═══ Brano da leggere

Residenze, dal Ministero del Lavoro arriva la svolta: “L’iscrizione all’anagrafe è diritto soggettivo”

Residenze e cancellazioni, torna sul tavolo una partita che da svariato tempo sta sollevando polemiche e dubbi, in primo luogo per quanto riguarda le interpretazioni del dettato di legge, che spesso variano secondo le amministrazioni e le volontà politiche. Una questione ormai nota che però (ricordiamo che la cancellazione priva l’individuo dei più elementari diritti rendendolo un vero e proprio “invisibile”), sembrerebbe che abbia ottenuto in questi giorni una sorta di “interpretazione autentica” da parte nientedimeno che del Ministero del Lavoro, che si ritrova coinvolto nelle questioni anagrafiche per la valutazione della ammissibilità dei richiedenti al reddito di cittadinanza.

A riaprire la partita spazzando via le interpretazioni accavallatesi da parte delle PA locali, interviene una nota diffusa il 19 febbraio scorso dal Ministero del Lavoro, la nota n.1319. Un atto con cui il Ministero del Lavoro mette in chiaro le modalità che bisogna seguire nel caso in cui i cittadini richiedenti il reddito di cittadinanza non possano produrre certificazione anagrafica della residenza sul territorio nazionale continuativa per due anni. Si tratta di quei cittadini che, a causa delle cancellazioni anagrafiche intervenute per la perdita dell’alloggio, o per ragioni economiche o di disagio sociale, non possono produrre la certificazione richiesta.

══════
═══ Dati forniti

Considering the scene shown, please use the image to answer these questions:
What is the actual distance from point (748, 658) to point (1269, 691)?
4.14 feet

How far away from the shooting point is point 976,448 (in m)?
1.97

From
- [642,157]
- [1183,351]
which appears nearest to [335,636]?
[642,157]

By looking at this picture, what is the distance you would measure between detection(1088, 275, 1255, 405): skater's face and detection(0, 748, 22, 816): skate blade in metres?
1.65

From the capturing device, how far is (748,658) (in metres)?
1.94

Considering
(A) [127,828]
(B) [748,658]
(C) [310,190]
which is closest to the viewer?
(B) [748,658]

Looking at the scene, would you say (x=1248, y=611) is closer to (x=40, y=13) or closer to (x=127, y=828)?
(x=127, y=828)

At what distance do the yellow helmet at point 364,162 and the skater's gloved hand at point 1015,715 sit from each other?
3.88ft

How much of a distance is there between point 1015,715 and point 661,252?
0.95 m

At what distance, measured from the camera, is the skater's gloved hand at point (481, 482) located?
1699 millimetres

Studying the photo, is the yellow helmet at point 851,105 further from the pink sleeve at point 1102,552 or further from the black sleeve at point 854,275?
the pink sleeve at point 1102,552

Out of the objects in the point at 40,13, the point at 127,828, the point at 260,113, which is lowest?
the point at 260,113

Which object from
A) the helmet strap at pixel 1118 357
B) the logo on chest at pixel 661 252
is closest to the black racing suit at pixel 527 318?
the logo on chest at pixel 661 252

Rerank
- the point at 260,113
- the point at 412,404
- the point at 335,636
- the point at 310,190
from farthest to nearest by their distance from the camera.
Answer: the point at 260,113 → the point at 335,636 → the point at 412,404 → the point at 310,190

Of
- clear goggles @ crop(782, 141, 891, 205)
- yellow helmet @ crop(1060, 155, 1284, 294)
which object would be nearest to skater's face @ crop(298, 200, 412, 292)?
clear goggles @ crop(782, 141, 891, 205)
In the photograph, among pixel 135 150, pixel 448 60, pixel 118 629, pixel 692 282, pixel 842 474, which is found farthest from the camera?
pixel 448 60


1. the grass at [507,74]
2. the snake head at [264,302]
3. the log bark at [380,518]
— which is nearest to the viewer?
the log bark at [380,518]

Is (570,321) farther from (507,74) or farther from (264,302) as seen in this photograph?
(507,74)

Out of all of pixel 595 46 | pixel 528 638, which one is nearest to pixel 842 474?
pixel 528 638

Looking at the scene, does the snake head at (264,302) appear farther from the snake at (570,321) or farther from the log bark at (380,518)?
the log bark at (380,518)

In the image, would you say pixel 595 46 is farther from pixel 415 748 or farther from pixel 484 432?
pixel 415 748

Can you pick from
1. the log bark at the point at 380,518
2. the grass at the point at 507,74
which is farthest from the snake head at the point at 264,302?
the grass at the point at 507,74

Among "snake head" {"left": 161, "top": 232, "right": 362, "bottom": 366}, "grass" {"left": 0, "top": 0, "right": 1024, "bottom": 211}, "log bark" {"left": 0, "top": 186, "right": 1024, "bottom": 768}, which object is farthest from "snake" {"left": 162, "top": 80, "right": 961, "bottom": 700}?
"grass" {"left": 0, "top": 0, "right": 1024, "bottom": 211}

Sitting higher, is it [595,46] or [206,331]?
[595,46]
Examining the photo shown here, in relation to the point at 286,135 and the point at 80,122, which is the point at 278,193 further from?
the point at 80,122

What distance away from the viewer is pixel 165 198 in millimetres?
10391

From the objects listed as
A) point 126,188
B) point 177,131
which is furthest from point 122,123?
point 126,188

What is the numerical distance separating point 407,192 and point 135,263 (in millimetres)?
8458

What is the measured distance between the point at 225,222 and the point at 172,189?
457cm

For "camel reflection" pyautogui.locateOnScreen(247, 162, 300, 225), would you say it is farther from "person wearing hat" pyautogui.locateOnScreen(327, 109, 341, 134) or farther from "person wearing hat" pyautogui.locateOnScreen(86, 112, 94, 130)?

══════

Trascrivi parola per parola il passo dell'articolo sulle residenze che inizia con le parole contenenti "Residenze, dal Ministero" e termina con "reddito di cittadinanza.". Per rispondere basati soltanto sull'articolo sulle residenze.

- Risultato finale
Residenze, dal Ministero del Lavoro arriva la svolta: “L’iscrizione all’anagrafe è diritto soggettivo”

Residenze e cancellazioni, torna sul tavolo una partita che da svariato tempo sta sollevando polemiche e dubbi, in primo luogo per quanto riguarda le interpretazioni del dettato di legge, che spesso variano secondo le amministrazioni e le volontà politiche. Una questione ormai nota che però (ricordiamo che la cancellazione priva l’individuo dei più elementari diritti rendendolo un vero e proprio “invisibile”), sembrerebbe che abbia ottenuto in questi giorni una sorta di “interpretazione autentica” da parte nientedimeno che del Ministero del Lavoro, che si ritrova coinvolto nelle questioni anagrafiche per la valutazione della ammissibilità dei richiedenti al reddito di cittadinanza.